**What you should do**
The data must be returned in full and exactly as given.

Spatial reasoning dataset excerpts
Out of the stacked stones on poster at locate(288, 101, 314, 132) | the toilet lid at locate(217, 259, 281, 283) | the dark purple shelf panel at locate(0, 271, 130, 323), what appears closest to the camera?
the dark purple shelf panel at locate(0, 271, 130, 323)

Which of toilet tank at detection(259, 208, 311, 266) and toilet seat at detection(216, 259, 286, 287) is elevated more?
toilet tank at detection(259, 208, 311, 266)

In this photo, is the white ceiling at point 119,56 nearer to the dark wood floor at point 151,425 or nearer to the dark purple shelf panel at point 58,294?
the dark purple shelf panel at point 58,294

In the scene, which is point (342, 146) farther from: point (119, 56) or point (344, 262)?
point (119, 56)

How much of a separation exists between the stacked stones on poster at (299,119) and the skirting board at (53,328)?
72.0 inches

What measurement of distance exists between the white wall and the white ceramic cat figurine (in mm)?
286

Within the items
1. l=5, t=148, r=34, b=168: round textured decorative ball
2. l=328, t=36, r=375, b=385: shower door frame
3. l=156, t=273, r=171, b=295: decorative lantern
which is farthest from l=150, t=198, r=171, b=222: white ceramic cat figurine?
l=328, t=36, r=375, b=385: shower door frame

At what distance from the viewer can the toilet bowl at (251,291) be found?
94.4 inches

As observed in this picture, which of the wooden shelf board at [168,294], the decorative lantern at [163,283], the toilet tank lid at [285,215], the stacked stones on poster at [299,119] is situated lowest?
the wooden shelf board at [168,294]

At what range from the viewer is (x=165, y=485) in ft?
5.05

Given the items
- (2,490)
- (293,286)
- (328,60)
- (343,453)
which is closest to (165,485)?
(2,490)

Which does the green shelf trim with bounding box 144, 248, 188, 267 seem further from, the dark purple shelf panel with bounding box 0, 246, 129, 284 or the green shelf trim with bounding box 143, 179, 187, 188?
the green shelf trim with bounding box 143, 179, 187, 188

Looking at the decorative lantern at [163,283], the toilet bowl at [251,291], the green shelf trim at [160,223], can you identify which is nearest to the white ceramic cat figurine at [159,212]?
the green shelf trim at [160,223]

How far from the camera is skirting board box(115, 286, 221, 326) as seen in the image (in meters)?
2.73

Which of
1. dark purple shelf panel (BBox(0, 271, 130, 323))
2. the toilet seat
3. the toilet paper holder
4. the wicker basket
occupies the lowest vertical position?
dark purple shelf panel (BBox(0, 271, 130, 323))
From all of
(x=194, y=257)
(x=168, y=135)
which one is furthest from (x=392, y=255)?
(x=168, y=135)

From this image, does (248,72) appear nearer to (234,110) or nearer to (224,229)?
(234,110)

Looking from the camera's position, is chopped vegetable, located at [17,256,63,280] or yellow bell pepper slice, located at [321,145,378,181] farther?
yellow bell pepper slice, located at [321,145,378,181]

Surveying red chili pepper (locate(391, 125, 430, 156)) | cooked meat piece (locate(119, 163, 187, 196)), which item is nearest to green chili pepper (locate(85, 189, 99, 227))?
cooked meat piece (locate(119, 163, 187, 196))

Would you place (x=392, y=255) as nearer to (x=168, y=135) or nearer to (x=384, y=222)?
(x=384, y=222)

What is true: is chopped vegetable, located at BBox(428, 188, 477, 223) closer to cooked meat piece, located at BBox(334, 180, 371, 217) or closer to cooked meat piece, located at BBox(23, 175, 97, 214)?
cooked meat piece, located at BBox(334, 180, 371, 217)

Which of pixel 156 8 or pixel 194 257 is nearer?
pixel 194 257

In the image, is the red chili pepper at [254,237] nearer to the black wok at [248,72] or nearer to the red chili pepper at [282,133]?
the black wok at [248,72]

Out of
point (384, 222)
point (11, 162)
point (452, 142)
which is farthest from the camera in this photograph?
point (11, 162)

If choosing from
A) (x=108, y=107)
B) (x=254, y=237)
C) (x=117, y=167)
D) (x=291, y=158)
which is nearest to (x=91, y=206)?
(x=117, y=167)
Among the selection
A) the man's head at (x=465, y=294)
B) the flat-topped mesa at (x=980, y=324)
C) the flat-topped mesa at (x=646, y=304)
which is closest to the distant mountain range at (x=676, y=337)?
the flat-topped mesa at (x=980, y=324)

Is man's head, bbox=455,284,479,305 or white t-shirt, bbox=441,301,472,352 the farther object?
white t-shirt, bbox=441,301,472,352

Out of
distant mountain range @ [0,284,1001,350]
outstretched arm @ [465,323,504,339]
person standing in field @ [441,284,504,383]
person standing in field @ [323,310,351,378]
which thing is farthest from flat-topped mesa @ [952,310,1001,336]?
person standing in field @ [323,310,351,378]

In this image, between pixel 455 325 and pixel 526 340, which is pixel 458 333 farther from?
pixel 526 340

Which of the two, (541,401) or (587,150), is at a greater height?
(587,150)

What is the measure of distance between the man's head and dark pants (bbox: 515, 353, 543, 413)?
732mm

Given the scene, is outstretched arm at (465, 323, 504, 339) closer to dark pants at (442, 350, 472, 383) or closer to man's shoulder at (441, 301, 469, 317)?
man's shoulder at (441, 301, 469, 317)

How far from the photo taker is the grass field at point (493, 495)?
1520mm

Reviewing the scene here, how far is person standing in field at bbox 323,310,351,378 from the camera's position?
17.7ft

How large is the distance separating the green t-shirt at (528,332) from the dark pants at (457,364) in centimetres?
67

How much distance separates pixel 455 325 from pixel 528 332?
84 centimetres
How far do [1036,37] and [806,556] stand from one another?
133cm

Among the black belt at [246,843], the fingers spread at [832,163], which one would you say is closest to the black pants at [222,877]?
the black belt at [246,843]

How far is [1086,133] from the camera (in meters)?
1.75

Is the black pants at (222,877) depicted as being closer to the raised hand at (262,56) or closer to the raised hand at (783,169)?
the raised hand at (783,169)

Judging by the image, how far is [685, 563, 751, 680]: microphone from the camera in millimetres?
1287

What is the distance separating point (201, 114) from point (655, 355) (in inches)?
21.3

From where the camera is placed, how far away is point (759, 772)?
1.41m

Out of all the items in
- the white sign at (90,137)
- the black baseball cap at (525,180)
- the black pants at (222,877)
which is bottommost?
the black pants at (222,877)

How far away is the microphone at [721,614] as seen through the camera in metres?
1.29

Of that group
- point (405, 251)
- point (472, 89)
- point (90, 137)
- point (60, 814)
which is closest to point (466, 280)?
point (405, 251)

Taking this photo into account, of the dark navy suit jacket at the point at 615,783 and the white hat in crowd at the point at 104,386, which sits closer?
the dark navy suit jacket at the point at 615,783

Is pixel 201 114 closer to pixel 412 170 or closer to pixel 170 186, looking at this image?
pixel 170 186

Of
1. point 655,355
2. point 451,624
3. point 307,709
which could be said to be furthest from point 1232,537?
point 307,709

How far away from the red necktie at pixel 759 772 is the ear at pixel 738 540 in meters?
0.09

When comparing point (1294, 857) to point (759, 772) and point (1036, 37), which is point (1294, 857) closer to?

**Reply**
Out of the stacked stones on poster at locate(288, 101, 314, 132) | the toilet lid at locate(217, 259, 281, 283) | the dark purple shelf panel at locate(0, 271, 130, 323), what appears closest to the camera?
the dark purple shelf panel at locate(0, 271, 130, 323)

Which of toilet tank at detection(259, 208, 311, 266) and toilet seat at detection(216, 259, 286, 287) is elevated more?
toilet tank at detection(259, 208, 311, 266)

In this photo, is the white ceiling at point 119,56 nearer to the dark wood floor at point 151,425 or nearer to the dark purple shelf panel at point 58,294?
the dark purple shelf panel at point 58,294

In the scene, which is point (342, 146) farther from: point (119, 56) or point (344, 262)?
point (119, 56)

How much of a separation exists between the stacked stones on poster at (299,119) and the skirting board at (53,328)?
72.0 inches

What measurement of distance exists between the white wall and the white ceramic cat figurine (in mm)?
286

Within the items
1. l=5, t=148, r=34, b=168: round textured decorative ball
2. l=328, t=36, r=375, b=385: shower door frame
3. l=156, t=273, r=171, b=295: decorative lantern
which is farthest from l=150, t=198, r=171, b=222: white ceramic cat figurine?
l=328, t=36, r=375, b=385: shower door frame

At what distance from the viewer can the toilet bowl at (251,291) be found?
94.4 inches

As observed in this picture, which of the wooden shelf board at [168,294], the decorative lantern at [163,283], the toilet tank lid at [285,215], the stacked stones on poster at [299,119] is situated lowest?
the wooden shelf board at [168,294]

At what range from the viewer is (x=165, y=485) in ft?
5.05

Given the items
- (2,490)
- (293,286)
- (328,60)
- (343,453)
which is closest to (165,485)?
(2,490)

Which does the green shelf trim with bounding box 144, 248, 188, 267 seem further from, the dark purple shelf panel with bounding box 0, 246, 129, 284 or the green shelf trim with bounding box 143, 179, 187, 188?
the green shelf trim with bounding box 143, 179, 187, 188

Looking at the decorative lantern at [163,283], the toilet bowl at [251,291], the green shelf trim at [160,223], can you identify which is nearest to the white ceramic cat figurine at [159,212]?
the green shelf trim at [160,223]

How far from the camera is skirting board box(115, 286, 221, 326) as seen in the image (in meters)?
2.73

Which of
1. dark purple shelf panel (BBox(0, 271, 130, 323))
2. the toilet seat
3. the toilet paper holder
4. the wicker basket
occupies the lowest vertical position?
dark purple shelf panel (BBox(0, 271, 130, 323))
From all of
(x=194, y=257)
(x=168, y=135)
which one is furthest from (x=392, y=255)?
(x=168, y=135)

From this image, does (248,72) appear nearer to (234,110) or nearer to (224,229)?
(234,110)

Looking from the camera's position, is chopped vegetable, located at [17,256,63,280] or yellow bell pepper slice, located at [321,145,378,181] farther?
yellow bell pepper slice, located at [321,145,378,181]

Surveying red chili pepper (locate(391, 125, 430, 156)) | cooked meat piece (locate(119, 163, 187, 196)), which item is nearest to green chili pepper (locate(85, 189, 99, 227))?
cooked meat piece (locate(119, 163, 187, 196))

Would you place (x=392, y=255) as nearer to (x=168, y=135) or nearer to (x=384, y=222)?
(x=384, y=222)

What is true: is chopped vegetable, located at BBox(428, 188, 477, 223) closer to cooked meat piece, located at BBox(334, 180, 371, 217) or closer to cooked meat piece, located at BBox(23, 175, 97, 214)?
cooked meat piece, located at BBox(334, 180, 371, 217)

Which of pixel 156 8 or pixel 194 257 is nearer?
pixel 194 257

In the image, is the red chili pepper at [254,237] nearer to the black wok at [248,72] or nearer to the red chili pepper at [282,133]?
the black wok at [248,72]

Out of
point (384, 222)
point (11, 162)
point (452, 142)
which is farthest from the camera in this photograph?
point (11, 162)

If choosing from
A) (x=108, y=107)
B) (x=254, y=237)
C) (x=117, y=167)
D) (x=291, y=158)
which is nearest to (x=91, y=206)?
(x=117, y=167)
Among the selection
A) the man's head at (x=465, y=294)
B) the flat-topped mesa at (x=980, y=324)
C) the flat-topped mesa at (x=646, y=304)
which is closest to the distant mountain range at (x=676, y=337)?
the flat-topped mesa at (x=980, y=324)

Is man's head, bbox=455,284,479,305 or white t-shirt, bbox=441,301,472,352 the farther object?
white t-shirt, bbox=441,301,472,352

Out of
distant mountain range @ [0,284,1001,350]
outstretched arm @ [465,323,504,339]
person standing in field @ [441,284,504,383]
person standing in field @ [323,310,351,378]
which thing is farthest from flat-topped mesa @ [952,310,1001,336]?
person standing in field @ [323,310,351,378]

In this image, between pixel 455 325 and pixel 526 340, which is pixel 458 333 farther from?
pixel 526 340

Which of the two, (541,401) or (587,150), is at a greater height?
(587,150)

What is the measure of distance between the man's head and dark pants (bbox: 515, 353, 543, 413)?
732mm

Given the scene, is outstretched arm at (465, 323, 504, 339) closer to dark pants at (442, 350, 472, 383) or closer to man's shoulder at (441, 301, 469, 317)?
man's shoulder at (441, 301, 469, 317)

How far from the photo taker is the grass field at point (493, 495)?
1520mm

Reviewing the scene here, how far is person standing in field at bbox 323,310,351,378 from the camera's position?
17.7ft

How large is the distance separating the green t-shirt at (528,332) from the dark pants at (457,364) in centimetres?
67

How much distance separates pixel 455 325 from pixel 528 332?
84 centimetres
How far do [1036,37] and [806,556] stand from one another?
133cm

Among the black belt at [246,843], the fingers spread at [832,163], which one would you say is closest to the black pants at [222,877]?
the black belt at [246,843]

How far is [1086,133] from the camera (in meters)?
1.75

Is the black pants at (222,877) depicted as being closer to the raised hand at (262,56) or closer to the raised hand at (783,169)?
the raised hand at (783,169)

Judging by the image, how far is [685, 563, 751, 680]: microphone from the camera in millimetres?
1287

What is the distance separating point (201, 114) from point (655, 355) (in inches)?
21.3

From where the camera is placed, how far away is point (759, 772)?
1.41m

Out of all the items in
- the white sign at (90,137)
- the black baseball cap at (525,180)
- the black pants at (222,877)
which is bottommost?
the black pants at (222,877)

How far away is the microphone at [721,614] as seen through the camera in metres?
1.29

Of that group
- point (405, 251)
- point (472, 89)
- point (90, 137)
- point (60, 814)
which is closest to point (466, 280)?
point (405, 251)

Taking this photo into account, of the dark navy suit jacket at the point at 615,783 and the white hat in crowd at the point at 104,386, which sits closer?
the dark navy suit jacket at the point at 615,783

Is pixel 201 114 closer to pixel 412 170 or closer to pixel 170 186, looking at this image?
pixel 170 186

Of
1. point 655,355
2. point 451,624
3. point 307,709
which could be said to be furthest from point 1232,537?
point 307,709

How far away from the red necktie at pixel 759 772 is the ear at pixel 738 540 in meters?
0.09

When comparing point (1294, 857) to point (759, 772) and point (1036, 37), which is point (1294, 857) closer to?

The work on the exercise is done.